**Written problem**
Please extract the lines of data below, starting at the line that contains "How far is (x=264, y=74)" and ending at the line that contains "Within the shot", and reproduce them word for word. Omit the pictures from your answer.

Spatial relation data:
════════

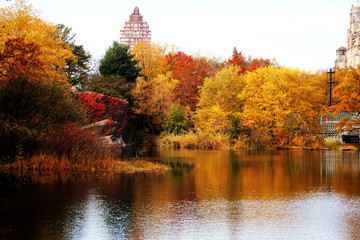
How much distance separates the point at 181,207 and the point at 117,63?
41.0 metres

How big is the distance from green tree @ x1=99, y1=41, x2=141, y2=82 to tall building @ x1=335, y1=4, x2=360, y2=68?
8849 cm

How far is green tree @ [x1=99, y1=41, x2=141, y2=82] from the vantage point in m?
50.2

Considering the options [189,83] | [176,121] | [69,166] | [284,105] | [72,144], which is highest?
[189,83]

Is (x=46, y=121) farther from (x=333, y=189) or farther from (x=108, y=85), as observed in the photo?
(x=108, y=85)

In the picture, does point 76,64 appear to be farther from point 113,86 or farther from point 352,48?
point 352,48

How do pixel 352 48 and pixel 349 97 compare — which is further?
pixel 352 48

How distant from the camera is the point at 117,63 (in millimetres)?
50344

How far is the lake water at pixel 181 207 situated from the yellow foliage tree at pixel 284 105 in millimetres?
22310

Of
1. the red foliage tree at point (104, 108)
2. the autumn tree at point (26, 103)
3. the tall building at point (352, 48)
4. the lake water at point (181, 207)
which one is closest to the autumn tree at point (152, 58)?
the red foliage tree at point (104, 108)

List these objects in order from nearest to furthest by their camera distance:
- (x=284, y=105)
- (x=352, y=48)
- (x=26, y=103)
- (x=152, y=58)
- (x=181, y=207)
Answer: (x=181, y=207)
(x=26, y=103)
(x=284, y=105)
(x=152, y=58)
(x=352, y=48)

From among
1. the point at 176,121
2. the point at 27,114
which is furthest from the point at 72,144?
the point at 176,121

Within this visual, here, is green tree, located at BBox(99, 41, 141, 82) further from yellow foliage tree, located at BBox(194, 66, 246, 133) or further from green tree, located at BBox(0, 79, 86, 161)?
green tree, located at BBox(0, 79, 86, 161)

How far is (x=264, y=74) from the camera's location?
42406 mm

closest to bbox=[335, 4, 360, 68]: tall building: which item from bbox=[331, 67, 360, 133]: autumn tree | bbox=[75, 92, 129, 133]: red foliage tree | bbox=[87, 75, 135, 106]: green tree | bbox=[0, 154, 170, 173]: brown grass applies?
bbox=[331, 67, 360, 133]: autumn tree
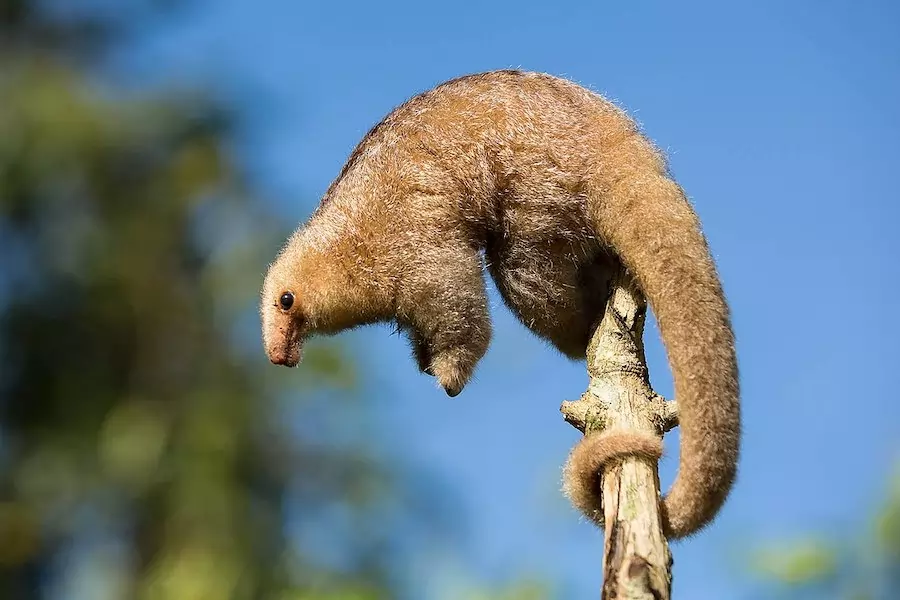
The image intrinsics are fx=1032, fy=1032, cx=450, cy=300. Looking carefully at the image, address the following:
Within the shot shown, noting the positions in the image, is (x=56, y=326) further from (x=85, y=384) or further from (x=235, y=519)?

════════

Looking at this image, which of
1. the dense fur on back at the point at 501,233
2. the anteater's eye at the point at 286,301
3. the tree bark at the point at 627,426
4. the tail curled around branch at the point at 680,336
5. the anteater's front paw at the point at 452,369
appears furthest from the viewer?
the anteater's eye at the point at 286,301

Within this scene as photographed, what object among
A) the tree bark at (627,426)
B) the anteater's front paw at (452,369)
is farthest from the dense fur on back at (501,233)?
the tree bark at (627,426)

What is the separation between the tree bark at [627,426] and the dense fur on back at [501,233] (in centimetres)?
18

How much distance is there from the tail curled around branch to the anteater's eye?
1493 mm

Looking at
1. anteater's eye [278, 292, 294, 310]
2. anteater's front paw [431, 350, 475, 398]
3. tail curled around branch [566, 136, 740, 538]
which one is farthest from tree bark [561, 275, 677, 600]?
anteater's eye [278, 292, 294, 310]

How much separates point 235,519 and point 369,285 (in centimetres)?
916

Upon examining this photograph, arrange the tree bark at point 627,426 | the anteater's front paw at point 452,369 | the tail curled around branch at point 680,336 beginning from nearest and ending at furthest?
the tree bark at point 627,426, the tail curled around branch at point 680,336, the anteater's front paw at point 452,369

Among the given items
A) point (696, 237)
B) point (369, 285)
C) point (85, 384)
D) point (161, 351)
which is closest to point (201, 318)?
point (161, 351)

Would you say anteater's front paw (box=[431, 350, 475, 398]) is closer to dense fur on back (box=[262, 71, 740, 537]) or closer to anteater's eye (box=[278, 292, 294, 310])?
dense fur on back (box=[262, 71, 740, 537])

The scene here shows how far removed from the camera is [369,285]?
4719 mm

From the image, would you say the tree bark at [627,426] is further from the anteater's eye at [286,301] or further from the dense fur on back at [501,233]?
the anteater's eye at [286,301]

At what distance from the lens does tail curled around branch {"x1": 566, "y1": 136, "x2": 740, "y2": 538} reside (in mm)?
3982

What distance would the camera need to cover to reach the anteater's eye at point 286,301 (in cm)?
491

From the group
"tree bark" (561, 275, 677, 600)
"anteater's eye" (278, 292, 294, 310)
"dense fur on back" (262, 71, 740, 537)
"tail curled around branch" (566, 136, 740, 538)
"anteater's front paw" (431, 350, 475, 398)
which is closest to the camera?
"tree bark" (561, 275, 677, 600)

════════

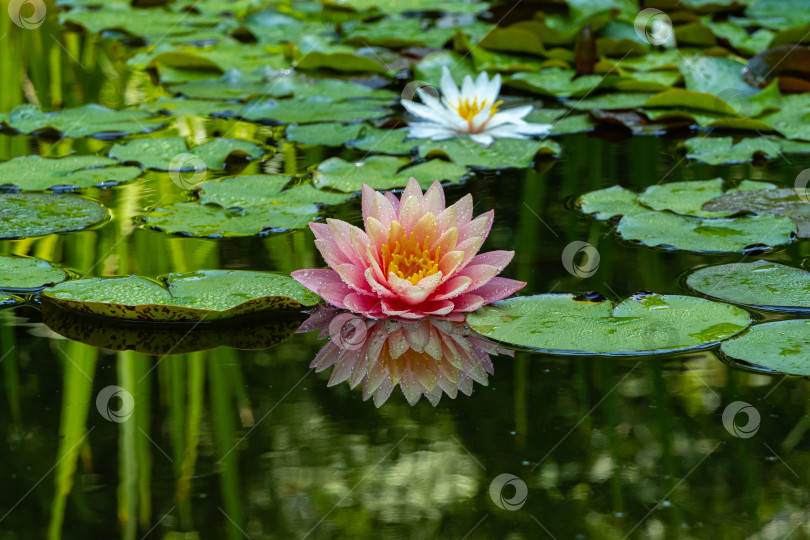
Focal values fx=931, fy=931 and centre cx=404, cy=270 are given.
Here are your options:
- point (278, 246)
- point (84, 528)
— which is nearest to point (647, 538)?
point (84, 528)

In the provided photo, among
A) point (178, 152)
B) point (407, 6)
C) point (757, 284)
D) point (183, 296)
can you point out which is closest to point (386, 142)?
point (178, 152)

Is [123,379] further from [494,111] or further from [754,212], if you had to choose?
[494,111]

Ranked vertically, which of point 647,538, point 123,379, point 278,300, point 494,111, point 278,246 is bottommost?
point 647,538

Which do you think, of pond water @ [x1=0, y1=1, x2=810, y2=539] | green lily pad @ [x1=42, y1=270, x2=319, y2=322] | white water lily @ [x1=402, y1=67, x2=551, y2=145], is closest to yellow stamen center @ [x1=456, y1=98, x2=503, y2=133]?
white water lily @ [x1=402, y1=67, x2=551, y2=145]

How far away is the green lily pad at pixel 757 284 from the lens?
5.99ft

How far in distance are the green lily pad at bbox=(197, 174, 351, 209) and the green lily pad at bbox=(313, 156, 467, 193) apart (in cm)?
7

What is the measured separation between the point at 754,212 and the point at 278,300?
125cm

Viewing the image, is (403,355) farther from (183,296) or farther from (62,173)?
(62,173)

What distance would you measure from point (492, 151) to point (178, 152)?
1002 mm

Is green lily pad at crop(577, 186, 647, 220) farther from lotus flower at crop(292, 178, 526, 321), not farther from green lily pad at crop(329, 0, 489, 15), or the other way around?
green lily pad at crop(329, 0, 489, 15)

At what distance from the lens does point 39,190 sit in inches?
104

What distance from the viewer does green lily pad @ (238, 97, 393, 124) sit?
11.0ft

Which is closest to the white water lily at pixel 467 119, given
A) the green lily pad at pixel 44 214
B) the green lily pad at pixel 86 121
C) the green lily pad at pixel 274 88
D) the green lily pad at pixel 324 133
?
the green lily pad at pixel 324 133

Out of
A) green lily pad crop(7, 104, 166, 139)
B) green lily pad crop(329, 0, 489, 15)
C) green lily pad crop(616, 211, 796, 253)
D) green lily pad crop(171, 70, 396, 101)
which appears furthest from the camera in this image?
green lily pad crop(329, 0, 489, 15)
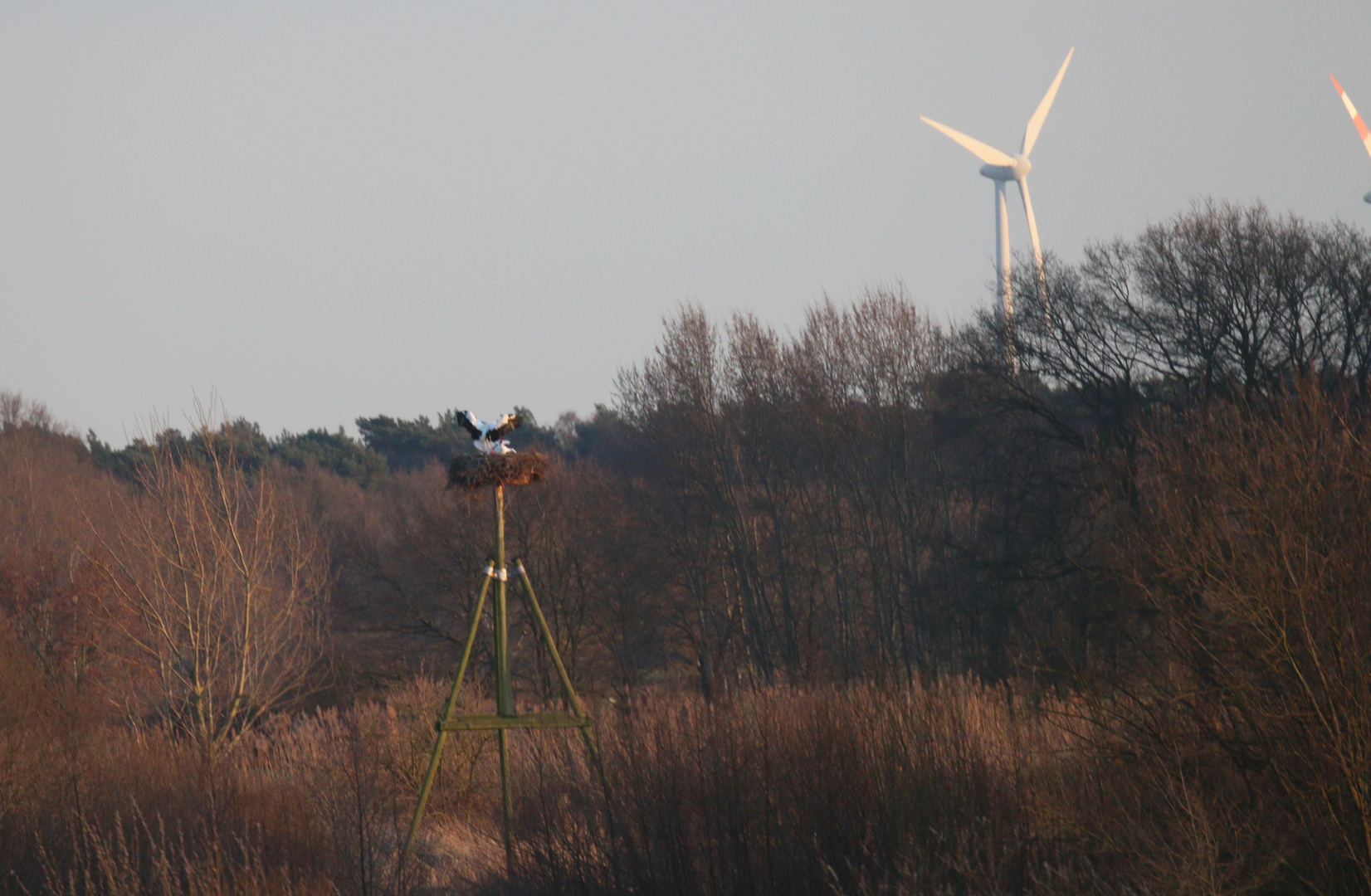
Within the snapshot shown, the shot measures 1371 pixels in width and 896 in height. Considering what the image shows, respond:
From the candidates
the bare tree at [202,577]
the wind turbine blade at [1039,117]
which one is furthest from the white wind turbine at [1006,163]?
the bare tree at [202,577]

════════

**Task solution**
How far is (x=264, y=74) from the camera's location?
42406 mm

closest to bbox=[335, 4, 360, 68]: tall building: which item from bbox=[331, 67, 360, 133]: autumn tree | bbox=[75, 92, 129, 133]: red foliage tree | bbox=[87, 75, 135, 106]: green tree | bbox=[0, 154, 170, 173]: brown grass applies?
bbox=[331, 67, 360, 133]: autumn tree
The image intrinsics are fx=1032, fy=1032, cx=450, cy=300. Looking carefully at the image, address the following:
Within the shot shown, noting the positions in the image, is (x=56, y=326) further from (x=85, y=384) or further from (x=235, y=519)?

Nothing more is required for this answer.